Finding the cutoff distance

The cutoff distance is normally calculated in a such a way that the atoms within the first shell is incorporated in this distance. The calculate_rdf() function can be used to find this cutoff distance.

bccrdf = bcc.calculate_rdf()
fccrdf = fcc.calculate_rdf()
hcprdf = hcp.calculate_rdf()

Now the calculated rdf is plotted

fig, (ax1, ax2, ax3) = plt.subplots(1, 3, figsize=(11,4))
ax1.plot(bccrdf[1], bccrdf[0])
ax2.plot(fccrdf[1], fccrdf[0])
ax3.plot(hcprdf[1], hcprdf[0])
ax1.set_xlim(0,5)
ax2.set_xlim(0,5)
ax3.set_xlim(0,5)
ax1.set_title('bcc')
ax2.set_title('fcc')
ax3.set_title('hcp')
ax2.set_xlabel("distance")
ax1.axvline(3.6, color='red')
ax2.axvline(2.7, color='red')
ax3.axvline(3.6, color='red')

The selected cutoff distances are marked in red in the above plot. For bcc, since the first two shells are close to each other, for this example, we will take the cutoff in such a way that both shells are included.

Steinhardt’s parameters - cutoff neighbor method

bcc.find_neighbors(method='cutoff', cutoff=3.6)
fcc.find_neighbors(method='cutoff', cutoff=2.7)
hcp.find_neighbors(method='cutoff', cutoff=3.6)

We have used a cutoff of 3 here, but this is a parameter that has to be tuned. Using a different cutoff for each structure is possible, but it would complicate the method if the system has a mix of structures. Now we can calculate the \(q_4\) and \(q_6\) distributions

bcc.calculate_q([4,6])
fcc.calculate_q([4,6])
hcp.calculate_q([4,6])

Thats it! Now lets gather the results and plot them.

bccq = bcc.get_qvals([4, 6])
fccq = fcc.get_qvals([4, 6])
hcpq = hcp.get_qvals([4, 6])

plt.scatter(bccq[0], bccq[1], s=60, label='bcc', color='#C62828')
plt.scatter(fccq[0], fccq[1], s=60, label='fcc', color='#FFB300')
plt.scatter(hcpq[0], hcpq[1], s=60, label='hcp', color='#388E3C')
plt.xlabel("$q_4$", fontsize=20)
plt.ylabel("$q_6$", fontsize=20)
plt.legend(loc=4, fontsize=15)

Data:
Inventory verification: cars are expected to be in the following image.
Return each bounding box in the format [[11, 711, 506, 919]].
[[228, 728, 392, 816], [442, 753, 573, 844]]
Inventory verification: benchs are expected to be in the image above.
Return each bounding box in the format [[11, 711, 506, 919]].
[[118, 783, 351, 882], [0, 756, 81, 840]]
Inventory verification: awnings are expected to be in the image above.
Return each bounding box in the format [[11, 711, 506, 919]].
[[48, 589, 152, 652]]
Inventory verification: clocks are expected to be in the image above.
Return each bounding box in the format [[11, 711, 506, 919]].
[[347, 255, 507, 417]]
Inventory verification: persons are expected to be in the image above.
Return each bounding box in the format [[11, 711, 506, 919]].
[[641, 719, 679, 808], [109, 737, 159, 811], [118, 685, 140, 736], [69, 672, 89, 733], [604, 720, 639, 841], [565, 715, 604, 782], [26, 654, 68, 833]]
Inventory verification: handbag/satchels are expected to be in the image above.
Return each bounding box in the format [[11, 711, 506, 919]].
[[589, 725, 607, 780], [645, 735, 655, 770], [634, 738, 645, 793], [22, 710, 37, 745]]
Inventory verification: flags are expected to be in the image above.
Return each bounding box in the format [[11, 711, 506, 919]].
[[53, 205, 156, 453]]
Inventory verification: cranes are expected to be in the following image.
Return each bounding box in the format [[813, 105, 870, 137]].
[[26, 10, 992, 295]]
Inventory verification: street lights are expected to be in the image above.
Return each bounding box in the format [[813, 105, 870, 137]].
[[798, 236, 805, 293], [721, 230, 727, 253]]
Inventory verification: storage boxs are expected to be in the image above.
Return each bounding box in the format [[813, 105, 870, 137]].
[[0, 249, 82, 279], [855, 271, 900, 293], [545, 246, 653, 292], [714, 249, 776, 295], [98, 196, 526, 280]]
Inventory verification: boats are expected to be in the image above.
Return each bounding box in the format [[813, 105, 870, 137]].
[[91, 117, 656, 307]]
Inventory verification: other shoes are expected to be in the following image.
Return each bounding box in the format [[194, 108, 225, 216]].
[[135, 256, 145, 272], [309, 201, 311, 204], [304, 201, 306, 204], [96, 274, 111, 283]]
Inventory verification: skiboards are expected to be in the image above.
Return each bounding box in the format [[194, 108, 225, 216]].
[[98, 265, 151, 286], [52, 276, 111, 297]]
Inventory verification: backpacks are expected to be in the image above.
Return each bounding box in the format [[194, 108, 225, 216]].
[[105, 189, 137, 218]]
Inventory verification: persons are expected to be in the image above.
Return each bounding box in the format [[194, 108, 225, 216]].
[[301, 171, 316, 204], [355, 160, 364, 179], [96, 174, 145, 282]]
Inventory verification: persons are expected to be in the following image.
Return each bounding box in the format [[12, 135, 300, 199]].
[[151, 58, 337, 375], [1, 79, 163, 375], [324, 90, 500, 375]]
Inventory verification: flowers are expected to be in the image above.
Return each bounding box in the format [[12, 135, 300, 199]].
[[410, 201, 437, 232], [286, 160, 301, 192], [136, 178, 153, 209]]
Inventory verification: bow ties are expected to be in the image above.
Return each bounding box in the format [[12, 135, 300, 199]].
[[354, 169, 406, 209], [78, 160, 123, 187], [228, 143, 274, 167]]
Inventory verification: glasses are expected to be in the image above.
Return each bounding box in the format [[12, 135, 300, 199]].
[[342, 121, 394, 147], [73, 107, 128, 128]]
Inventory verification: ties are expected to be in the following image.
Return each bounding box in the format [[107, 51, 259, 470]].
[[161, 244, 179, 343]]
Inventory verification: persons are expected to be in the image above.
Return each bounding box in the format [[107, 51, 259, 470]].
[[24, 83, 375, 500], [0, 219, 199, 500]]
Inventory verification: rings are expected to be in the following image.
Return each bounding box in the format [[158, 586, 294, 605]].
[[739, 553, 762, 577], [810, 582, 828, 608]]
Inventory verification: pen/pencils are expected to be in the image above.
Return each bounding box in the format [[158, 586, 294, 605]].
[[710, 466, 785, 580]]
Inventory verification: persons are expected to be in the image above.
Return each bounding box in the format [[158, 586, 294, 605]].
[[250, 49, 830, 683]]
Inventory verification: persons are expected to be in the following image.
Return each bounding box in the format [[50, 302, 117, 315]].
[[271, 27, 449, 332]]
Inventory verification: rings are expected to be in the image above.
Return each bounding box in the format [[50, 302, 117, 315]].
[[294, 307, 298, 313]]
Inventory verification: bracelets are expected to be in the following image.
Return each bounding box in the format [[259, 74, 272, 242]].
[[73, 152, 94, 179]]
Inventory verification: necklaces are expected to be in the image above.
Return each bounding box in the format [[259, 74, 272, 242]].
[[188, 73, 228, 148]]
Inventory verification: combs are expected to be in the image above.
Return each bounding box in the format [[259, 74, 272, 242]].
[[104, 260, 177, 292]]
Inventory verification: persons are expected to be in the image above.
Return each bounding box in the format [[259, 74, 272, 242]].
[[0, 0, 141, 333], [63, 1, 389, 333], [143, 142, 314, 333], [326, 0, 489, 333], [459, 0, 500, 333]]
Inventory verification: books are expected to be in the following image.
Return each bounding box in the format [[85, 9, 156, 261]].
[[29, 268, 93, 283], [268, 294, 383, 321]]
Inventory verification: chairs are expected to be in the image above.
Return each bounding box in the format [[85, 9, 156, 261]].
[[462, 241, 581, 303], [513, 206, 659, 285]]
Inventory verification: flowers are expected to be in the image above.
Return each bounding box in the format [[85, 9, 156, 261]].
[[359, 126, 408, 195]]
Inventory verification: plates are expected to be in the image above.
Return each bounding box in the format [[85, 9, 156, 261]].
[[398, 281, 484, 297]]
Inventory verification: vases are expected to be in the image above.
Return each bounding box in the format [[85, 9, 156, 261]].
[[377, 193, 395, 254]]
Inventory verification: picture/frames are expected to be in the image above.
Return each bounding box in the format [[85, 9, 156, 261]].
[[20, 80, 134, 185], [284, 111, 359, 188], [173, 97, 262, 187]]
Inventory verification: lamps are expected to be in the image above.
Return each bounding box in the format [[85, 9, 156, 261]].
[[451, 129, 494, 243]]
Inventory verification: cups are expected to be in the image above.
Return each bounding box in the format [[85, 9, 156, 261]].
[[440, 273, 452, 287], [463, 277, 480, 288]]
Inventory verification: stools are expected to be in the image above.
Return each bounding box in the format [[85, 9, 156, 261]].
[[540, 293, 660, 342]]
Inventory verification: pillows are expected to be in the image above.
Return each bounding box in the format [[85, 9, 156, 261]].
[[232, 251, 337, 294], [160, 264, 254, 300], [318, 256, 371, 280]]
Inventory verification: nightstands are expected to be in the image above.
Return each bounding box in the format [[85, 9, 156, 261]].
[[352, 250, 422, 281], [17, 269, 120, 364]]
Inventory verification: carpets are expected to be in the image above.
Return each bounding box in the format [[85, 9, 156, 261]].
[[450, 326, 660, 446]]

Given instruction A: In the text on finding the cutoff distance, which function can be used to find the cutoff distance?
Given instruction B: Print the lines of the records starting at the line that contains "Inventory verification: awnings" and ending at the line that contains "654, 68, 833]]", keeping both of those lines.

Answer A: The calculate_rdf() function.

Answer B:
Inventory verification: awnings are expected to be in the image above.
Return each bounding box in the format [[11, 711, 506, 919]].
[[48, 589, 152, 652]]
Inventory verification: clocks are expected to be in the image above.
Return each bounding box in the format [[11, 711, 506, 919]].
[[347, 255, 507, 417]]
Inventory verification: persons are expected to be in the image above.
Return each bounding box in the format [[11, 711, 506, 919]].
[[641, 719, 679, 808], [109, 737, 159, 811], [118, 685, 140, 736], [69, 672, 89, 733], [604, 720, 639, 841], [565, 715, 604, 782], [26, 654, 68, 833]]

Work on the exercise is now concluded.